(RECORDS TO USE)

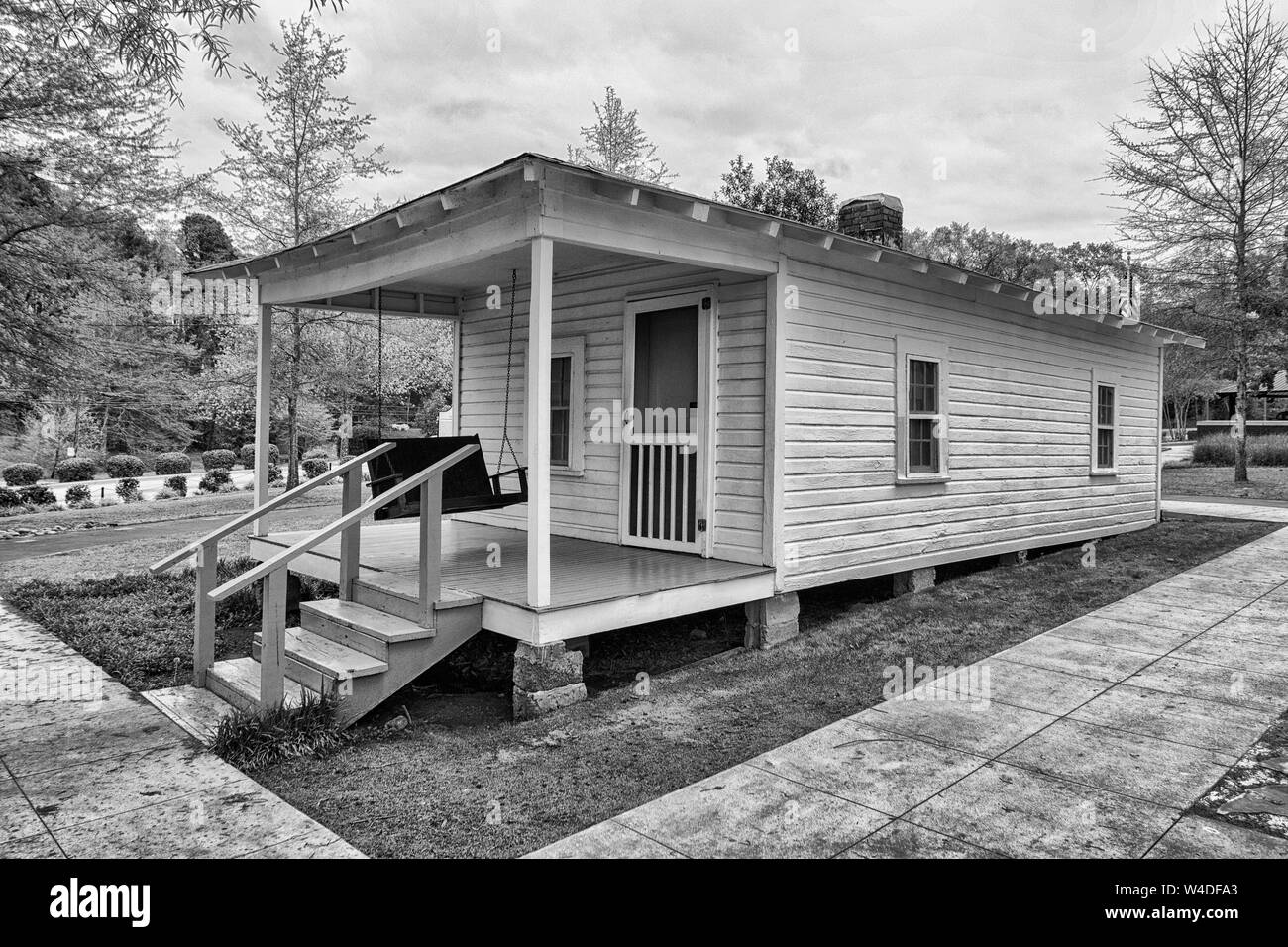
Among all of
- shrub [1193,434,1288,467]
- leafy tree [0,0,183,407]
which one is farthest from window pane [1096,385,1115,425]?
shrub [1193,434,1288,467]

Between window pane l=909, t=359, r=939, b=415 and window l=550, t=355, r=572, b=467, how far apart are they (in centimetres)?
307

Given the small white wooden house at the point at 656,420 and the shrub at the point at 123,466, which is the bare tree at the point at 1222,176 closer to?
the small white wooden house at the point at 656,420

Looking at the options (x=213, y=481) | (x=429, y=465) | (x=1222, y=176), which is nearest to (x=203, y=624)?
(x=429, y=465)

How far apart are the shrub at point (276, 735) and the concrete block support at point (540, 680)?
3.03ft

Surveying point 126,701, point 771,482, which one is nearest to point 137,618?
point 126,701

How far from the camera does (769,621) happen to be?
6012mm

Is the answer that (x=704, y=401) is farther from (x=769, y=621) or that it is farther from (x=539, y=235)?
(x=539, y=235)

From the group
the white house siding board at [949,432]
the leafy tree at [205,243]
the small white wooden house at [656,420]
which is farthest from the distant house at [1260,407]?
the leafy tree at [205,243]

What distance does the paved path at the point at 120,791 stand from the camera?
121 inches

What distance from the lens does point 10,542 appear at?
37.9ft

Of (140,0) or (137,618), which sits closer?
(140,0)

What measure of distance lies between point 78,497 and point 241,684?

(WHAT IS BEING ASKED) Pictures excluded, quote all the data above exactly.

(THE OUTPUT)
Among all of
- shrub [1193,434,1288,467]
- leafy tree [0,0,183,407]
which one is farthest from window pane [1096,385,1115,425]?
shrub [1193,434,1288,467]

Between window pane l=909, t=359, r=939, b=415 and window l=550, t=355, r=572, b=467, how far apart are they (in centimetres)?
307

Given the small white wooden house at the point at 656,420 and the shrub at the point at 123,466, which is the bare tree at the point at 1222,176 closer to?
the small white wooden house at the point at 656,420

Looking at the options (x=213, y=481) | (x=429, y=465) | (x=1222, y=176), which is nearest to (x=203, y=624)?
(x=429, y=465)

How far apart are the shrub at point (276, 735) and the concrete block support at point (540, 680)?
3.03ft

Surveying point 126,701, point 771,482, which one is nearest to point 137,618?
point 126,701

How far from the camera does (769,621) happen to be?
6012mm

Is the answer that (x=704, y=401) is farther from (x=769, y=621) or that it is farther from (x=539, y=235)?
(x=539, y=235)

From the group
the white house siding board at [949,432]
the leafy tree at [205,243]
the small white wooden house at [656,420]
which is farthest from the distant house at [1260,407]?
the leafy tree at [205,243]

What distance does the paved path at the point at 120,791 stand from the camera?
121 inches

What distance from the lens does point 10,542 appear at?
37.9ft

Of (140,0) or (137,618), which sits closer?
(140,0)

What measure of distance lies between point 78,497 and point 241,684?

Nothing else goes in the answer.